The trouble with this is that, off-stage, Dodd takes comedy very seriously, with many wellthumbed books on the theory, philosophy and psychology of humour. Once, while performing in Oxford, Dodd spent two days in the Bodleian Library, an experience he described in awed, but gleeful, tones. Nothing is merely a joke. When Sweet asked a question requiring a thoughtful response from Dodd, he seemed to demur, almost as if he were a magician being asked to explain an illusion.
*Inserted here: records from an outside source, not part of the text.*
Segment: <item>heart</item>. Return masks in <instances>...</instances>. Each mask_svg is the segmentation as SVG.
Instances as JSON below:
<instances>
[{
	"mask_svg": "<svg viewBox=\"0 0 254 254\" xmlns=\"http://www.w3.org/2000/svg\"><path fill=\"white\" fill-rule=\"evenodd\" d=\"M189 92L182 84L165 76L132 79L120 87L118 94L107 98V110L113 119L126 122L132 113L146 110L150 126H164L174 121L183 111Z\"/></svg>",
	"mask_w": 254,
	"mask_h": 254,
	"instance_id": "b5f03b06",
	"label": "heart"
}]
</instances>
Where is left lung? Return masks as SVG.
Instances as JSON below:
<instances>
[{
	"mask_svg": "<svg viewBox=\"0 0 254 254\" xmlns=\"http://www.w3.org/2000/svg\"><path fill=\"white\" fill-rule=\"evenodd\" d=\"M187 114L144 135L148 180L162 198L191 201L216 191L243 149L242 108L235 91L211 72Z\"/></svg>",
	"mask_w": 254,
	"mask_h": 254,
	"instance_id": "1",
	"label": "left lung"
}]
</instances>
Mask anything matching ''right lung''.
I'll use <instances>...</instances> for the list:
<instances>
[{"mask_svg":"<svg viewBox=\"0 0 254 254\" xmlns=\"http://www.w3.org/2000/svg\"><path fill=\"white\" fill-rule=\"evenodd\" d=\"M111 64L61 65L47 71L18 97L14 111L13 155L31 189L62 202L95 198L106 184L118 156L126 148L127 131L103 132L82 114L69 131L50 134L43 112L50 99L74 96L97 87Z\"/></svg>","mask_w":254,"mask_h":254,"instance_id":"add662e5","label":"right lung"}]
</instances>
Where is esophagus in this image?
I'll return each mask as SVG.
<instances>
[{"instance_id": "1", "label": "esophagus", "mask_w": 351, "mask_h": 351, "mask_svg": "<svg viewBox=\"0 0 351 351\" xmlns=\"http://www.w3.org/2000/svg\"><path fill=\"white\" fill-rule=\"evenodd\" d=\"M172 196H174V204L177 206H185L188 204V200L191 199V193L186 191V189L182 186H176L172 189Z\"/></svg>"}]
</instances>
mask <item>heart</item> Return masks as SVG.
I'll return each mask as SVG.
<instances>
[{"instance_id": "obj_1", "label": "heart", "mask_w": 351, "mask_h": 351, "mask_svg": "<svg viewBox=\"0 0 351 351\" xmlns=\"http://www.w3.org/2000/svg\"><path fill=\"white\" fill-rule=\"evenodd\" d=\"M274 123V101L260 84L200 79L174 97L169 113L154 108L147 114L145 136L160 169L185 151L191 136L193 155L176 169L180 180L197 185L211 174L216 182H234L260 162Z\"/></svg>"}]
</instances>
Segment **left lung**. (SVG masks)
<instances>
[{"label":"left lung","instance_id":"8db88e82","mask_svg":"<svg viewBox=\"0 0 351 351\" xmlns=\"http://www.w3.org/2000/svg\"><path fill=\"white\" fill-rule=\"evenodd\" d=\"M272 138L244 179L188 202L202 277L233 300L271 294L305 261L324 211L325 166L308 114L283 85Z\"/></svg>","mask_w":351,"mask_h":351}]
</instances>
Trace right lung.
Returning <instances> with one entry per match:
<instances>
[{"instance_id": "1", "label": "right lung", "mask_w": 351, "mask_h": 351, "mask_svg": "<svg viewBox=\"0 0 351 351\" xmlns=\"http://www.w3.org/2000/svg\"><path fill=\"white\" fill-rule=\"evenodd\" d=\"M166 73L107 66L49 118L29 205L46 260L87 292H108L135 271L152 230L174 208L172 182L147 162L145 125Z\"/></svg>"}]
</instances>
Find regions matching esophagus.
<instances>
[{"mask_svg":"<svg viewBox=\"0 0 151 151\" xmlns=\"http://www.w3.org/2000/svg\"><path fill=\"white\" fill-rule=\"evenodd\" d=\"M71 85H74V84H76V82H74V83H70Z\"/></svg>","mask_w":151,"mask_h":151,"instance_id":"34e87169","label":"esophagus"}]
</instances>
Night Waves is consistently excellent and Sweet is always good: intelligent without being pretentious, rigorous without being dry and possessing an obvious sense of fun (not the same thing as a sense of humour, though he has that, too). I found this interview enjoyable, but problematic. Having read and heard interviews with Dodd, I knew most of the stories. Sweet tried to get Dodd away from such familiar material, but the comedian stayed put. I suspect that Dodd was flattered by the approach from Radio 3, but not necessarily willing to give a Radio 3-type interview, which is a shame, because he deserves serious attention.

Nonetheless, it was a worthwhile exercise, just in terms of getting Dodd talking seriously at length. Asked about his obvious intention to keep performing until he drops, Dodd told Sweet that he didn't ever want to die. When that day comes, and please let it be a long, long way off, I suspect this programme will either be repeated in full or plundered mercilessly for clips.

Night Waves, BBC Radio 3, Monday to Thursday at 10pm.




Next Wednesday sees the conclusion of A Month Of June (BBC Radio 4, 11.30am), a sequence of four comedies featuring the endlessly versatile June Whitfield. The final part features her with Richard Briers in a tale of geriatric romance in a beach hut.